Returning to work can be challenging as more moms stay home

Experts say assess your strengths and interests; stay positive and motivated

By Bridgett Ellison - Anchor, Paul Giorgio - Producer

ORLANDO, Fla. - When Shiela Negron quit her banking job five years ago to raise her first child she knew big changes were in store for her life. She also knew a career change was probably in her future. 

What she didn't expect was that after raising two daughters to school age and getting a degree from Rollins College, it would take everything she had to find a job again. 

It seems that being out of the workforce for an extended period of time, even to raise children, is often seen by employers as a as liability not worth the risk of taking.

Negron says many employers don't even hide their intentions.

"On want ads they say don't even bother applying if you haven't worked in the past year, it's like what do you mean don't even bother," Negron said.

Rollins College career counselor, Anne Meehan, says as more women choose to quit their jobs and stay home to raise children, she's hearing of more stories like Shiela's. 

Meehan says that getting back in the workplace isn't always easy and can be intimidating, but with confidence and perseverance you will have success.

Here are some of her tips that can increase your odds:

  • She says first you should assess your strengths and interests and decide what employment status best fits your life such as part-time, contract or full-time employment.

"It's really important to step back and think what do I want now?

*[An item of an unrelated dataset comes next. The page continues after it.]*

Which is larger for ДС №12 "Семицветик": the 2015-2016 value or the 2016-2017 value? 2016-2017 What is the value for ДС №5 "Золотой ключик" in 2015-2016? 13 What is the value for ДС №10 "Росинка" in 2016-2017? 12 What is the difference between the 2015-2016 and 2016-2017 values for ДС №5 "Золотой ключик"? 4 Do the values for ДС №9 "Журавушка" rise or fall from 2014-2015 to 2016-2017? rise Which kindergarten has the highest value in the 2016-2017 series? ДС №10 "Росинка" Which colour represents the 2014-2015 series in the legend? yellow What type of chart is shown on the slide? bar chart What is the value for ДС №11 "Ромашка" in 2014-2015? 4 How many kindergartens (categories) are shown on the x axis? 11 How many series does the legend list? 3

Which is probably really different picture than you wanted three years ago or nine or however long this experience gap has been," Meehan said.

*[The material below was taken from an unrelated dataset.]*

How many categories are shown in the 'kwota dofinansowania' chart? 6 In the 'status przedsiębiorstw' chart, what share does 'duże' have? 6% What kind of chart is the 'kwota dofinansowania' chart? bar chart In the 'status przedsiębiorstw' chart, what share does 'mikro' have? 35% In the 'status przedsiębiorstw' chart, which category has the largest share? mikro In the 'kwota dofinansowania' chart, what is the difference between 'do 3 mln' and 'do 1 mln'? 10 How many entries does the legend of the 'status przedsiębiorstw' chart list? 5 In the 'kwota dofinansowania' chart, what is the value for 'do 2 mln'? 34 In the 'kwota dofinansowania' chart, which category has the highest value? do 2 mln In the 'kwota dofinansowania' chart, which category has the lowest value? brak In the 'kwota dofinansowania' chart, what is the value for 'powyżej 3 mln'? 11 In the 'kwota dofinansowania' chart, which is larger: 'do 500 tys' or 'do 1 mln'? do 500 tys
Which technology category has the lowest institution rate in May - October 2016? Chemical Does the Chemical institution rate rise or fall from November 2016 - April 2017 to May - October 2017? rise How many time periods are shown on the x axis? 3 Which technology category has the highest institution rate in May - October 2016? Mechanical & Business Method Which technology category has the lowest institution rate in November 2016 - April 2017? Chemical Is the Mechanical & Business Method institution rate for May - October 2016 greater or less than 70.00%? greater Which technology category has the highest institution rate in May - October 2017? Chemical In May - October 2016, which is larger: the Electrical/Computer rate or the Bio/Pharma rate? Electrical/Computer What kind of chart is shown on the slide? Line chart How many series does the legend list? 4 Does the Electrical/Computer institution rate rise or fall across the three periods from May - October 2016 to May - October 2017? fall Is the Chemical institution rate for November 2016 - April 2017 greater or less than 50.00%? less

  • Networking is also extremely important when trying to re-enter the workplace, Meehan said. Reach out to everyone from your past. Past colleagues, alumni groups and networking groups can all lead to employment.
  • Remember social media as well. She says LinkedIn and Google+ are great ways to make connections.
  • Be prepared to start wherever you can. Volunteer work and internships often lead to full time employment.
  • Reference your past success when updating your resume. Highlight why you are a valuable asset.
  • Be clear about why you were absent. This will clear up any ambiguity.
  • Highlight the experience you gained from being home and correlate them to the demands of the job."

"That time is very valuable, but also don't forget some of the other achievements prior to staying home," Meehan said.

As for Shiela, she's a perfect example of persistence paying off. What started as a temp job at a local law firm has become a full time position. She's now training with the firm to become a legal assistant.